Teaching is exactly the same way. I’ve known for a while that being a teacher is hard – and that the whole idea that “Those who can’t, teach” is a load of crap – and I’ve known that it’s something I really want to do, but being a teacher is another deal entirely. There is just so much stuff to get a hold on, and I’m afraid that I’m not fully doing it. My co-op really is being nice about it – firm, to be sure, but very nice. I really feel like I’m failing miserably, and no amount of reassuring me that “You’re not supposed to have a handle on this yet” is going to make me fine with that. Maybe it’s a little of wanting things to come naturally, maybe a little that I’m a perfectionist, but probably the main reason is that I feel like I’m letting students down, and I don’t really buy that my inexperience rationalizes that.
Am I being too hard on myself? Almost certainly, but I imagine it’s a futile task to tell me that. What I have right now is sort of an irrational fear that I will simply fail at this whole teaching thing, despite being so passionate about it and so convinced that I have the abilities to help me work everything out. Part of it is that I fear that I will know what I should do and simply be unable to do it, which would be far worse than simply not knowing what to do – that can be learned.
So I’m trying to buckle down a little. I have research papers starting to come in and a large project to finish grading before those come in with force on Tuesday, and I also have to plan ahead for at least a week of instruction so I’m not spending a whole lot of time each night on planning that I could devote to grading those papers.
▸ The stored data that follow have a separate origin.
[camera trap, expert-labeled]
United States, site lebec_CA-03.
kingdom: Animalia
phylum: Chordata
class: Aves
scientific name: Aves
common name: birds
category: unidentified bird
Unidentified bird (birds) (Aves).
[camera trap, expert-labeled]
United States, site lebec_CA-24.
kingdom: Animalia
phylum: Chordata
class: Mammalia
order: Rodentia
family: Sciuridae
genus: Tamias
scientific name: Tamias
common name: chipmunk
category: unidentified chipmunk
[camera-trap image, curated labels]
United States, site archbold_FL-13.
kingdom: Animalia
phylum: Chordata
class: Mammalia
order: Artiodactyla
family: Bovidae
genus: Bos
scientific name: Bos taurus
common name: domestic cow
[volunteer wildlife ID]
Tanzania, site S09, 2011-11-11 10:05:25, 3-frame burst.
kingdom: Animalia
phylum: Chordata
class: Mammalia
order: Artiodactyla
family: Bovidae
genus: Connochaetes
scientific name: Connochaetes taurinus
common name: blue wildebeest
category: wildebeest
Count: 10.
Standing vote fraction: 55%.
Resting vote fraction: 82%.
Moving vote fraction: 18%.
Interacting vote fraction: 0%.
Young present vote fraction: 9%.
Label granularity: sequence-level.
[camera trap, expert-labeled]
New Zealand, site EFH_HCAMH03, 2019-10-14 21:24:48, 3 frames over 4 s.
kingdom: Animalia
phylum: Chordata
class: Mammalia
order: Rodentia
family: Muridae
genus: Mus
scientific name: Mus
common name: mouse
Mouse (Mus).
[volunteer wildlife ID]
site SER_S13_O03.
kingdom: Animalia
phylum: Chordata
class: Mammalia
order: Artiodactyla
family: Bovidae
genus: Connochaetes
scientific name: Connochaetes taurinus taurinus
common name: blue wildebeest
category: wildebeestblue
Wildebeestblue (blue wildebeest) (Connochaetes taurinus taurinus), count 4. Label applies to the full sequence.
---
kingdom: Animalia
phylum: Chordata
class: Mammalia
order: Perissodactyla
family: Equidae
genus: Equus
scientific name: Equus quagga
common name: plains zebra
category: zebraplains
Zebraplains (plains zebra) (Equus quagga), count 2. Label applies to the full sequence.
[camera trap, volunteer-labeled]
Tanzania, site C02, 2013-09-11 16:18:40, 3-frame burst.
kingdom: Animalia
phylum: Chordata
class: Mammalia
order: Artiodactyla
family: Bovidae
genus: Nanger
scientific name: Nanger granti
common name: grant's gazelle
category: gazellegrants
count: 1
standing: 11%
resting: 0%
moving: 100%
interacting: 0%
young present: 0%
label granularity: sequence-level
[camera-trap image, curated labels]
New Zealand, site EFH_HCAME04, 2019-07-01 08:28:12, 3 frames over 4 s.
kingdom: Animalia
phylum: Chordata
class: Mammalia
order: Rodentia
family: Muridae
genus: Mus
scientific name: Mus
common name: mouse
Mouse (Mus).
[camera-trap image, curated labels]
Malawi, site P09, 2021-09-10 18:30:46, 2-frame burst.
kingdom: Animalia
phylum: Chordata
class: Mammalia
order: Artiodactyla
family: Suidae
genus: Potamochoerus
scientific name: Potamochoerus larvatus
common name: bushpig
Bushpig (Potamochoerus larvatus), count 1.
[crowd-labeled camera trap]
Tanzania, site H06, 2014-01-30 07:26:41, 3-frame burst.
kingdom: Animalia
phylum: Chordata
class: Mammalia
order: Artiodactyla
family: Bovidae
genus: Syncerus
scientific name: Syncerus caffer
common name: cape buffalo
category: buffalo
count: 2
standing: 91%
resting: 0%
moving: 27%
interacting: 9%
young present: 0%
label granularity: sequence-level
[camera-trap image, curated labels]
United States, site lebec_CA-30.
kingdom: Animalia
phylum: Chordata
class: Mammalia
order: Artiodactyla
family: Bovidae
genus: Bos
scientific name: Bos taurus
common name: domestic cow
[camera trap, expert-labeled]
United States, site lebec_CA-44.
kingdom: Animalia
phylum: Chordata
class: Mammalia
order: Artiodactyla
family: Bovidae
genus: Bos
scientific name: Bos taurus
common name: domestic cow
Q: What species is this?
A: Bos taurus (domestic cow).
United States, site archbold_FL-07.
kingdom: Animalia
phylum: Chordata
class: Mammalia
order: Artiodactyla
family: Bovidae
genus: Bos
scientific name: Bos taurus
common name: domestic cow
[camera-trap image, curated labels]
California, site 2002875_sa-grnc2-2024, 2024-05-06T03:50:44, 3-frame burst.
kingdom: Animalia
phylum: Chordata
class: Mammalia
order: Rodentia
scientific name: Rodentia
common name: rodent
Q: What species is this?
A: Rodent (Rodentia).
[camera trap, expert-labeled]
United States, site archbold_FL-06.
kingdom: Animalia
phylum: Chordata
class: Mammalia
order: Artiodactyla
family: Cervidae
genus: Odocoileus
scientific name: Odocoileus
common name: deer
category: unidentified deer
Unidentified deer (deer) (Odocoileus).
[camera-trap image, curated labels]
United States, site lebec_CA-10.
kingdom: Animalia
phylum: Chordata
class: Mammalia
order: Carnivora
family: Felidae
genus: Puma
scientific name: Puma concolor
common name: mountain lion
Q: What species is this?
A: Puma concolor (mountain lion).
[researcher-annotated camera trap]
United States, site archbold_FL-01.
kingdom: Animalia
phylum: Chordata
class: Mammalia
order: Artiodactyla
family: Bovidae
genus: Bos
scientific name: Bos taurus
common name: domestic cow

It’s a good thing it’s a three day weekend, most definitely.
Additionally, I’m trying to structure my planning a little more strictly, even to the point of working out specific lesson objectives (which no one is requiring me to do at this point except for days I’m observed by my university supervisor) and spelling out my set inductions for each lesson. This does seem a little bit arduous, and certainly I griped enough about jumping through that hoop for my education courses, but I’ve decided to try the method and see if it works for me. Something needs to work, and I’m willing to take a stab at whatever seems to make sense.
Tomorrow is fortunately a half-day, so I don’t have as much to teach tomorrow, but I must take advantage of this time.
I do hope this fear is unfounded. But whatever it takes, I will not let this become a self-fulfilling prophecy.